Distributed Computing Sanity Checkingby Howard Feldman
Dozens of distributed computing (DC) projects have recently become available for interested parties to download and run on their machines. As DC is becoming more and more popular, groups are jumping on the bandwagon to take advantage of this wondrous opportunity for "free" computer time. However, as with any other new technology these days, security and privacy have become important issues.
The security problem can be divided into two distinct facets: client security and server security. The former involves security on the computers of the volunteers running the distributed application. This is extremely important, perhaps even more important than with other types of software, because DC clients often communicate over the network. A poorly designed client could be hijacked into a back door for hackers and miscreants. By simply downloading and installing the application, volunteers implicitly trust the authors of the software not to do nasty things to their computers. After all, these programs are usually written by research groups, not software companies, and do not go through the same level of QA testing as commercial software. How can you be certain a client will not accidentally format the hard drive? Perhaps a particularly malicious programmer could release a DC app that secretly steals all of your credit card info the next time you enter it into a web application. None of this is beyond the realm of possibility.
Server security is another issue altogether. Most projects seek to answer a question or solve some scientific problem. The experiment is compromised unless the integrity of results returned by clients can be guaranteed. Similarly, if someone breaks into the server and changes results, the experiment is invalidated. Some users have also been clever enough to find ways to cheat, for example, uploading the same "work units" multiple times. This gives them extra credits and makes it appear as if they are doing lots of work. While perhaps impressing their friends, this sort of behavior can often be destructive to the project, biasing or perhaps completely ruining results computed on the server end. The SETI@Home project has had several problems with users cheating and exploiting loopholes. The lag in the project managers fixing this hole cost them many users who became upset by rampant cheating.
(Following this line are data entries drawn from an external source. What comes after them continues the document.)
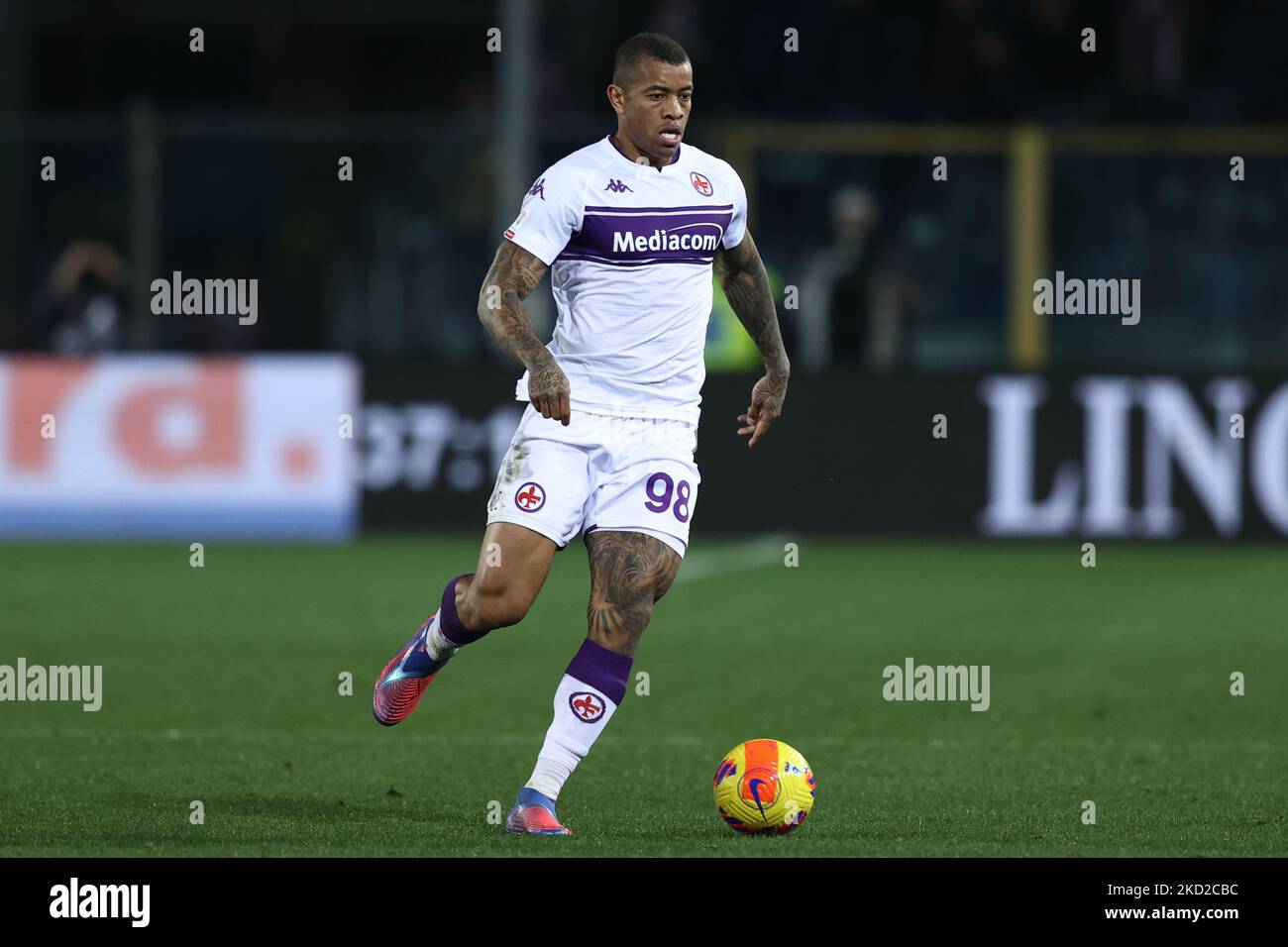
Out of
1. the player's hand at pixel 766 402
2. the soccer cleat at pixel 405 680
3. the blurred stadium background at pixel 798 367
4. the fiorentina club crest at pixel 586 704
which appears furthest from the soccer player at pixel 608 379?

The purpose of this article is not to make you paranoid about running DC projects or to turn you off to them. By all means, donate your CPU cycles to worthy projects! It is also not to reveal any secrets or security holes of existing DC projects; any security compromised by this article was never really secure to begin with. I do not claim to be an expert in computer and network security, by any stretch of the imagination. However, with new projects appearing weekly, you should be cautious and evaluate new projects from a security standpoint before signing up. The following sections discuss things to look for to ensure a DC project is secure, as well as some things to do to improve the security of your own DC project.
Signatures and Hashes
The server will often need to send data to the clients running the DC application. Any time data is sent to a machine, security measures must be put in place. This data may be new work to process or a new version of the application; either way, sending unprotected raw data over the network is just asking for trouble. It would be relatively easy for a third party to pose as the server and deliver arbitrary code to your computer, especially in the case of client updates to the executable, which would then be automatically (or manually) executed. This may be a lesser problem on Unix if the software is run as a user with minimal permissions, but clearly this is still unacceptable.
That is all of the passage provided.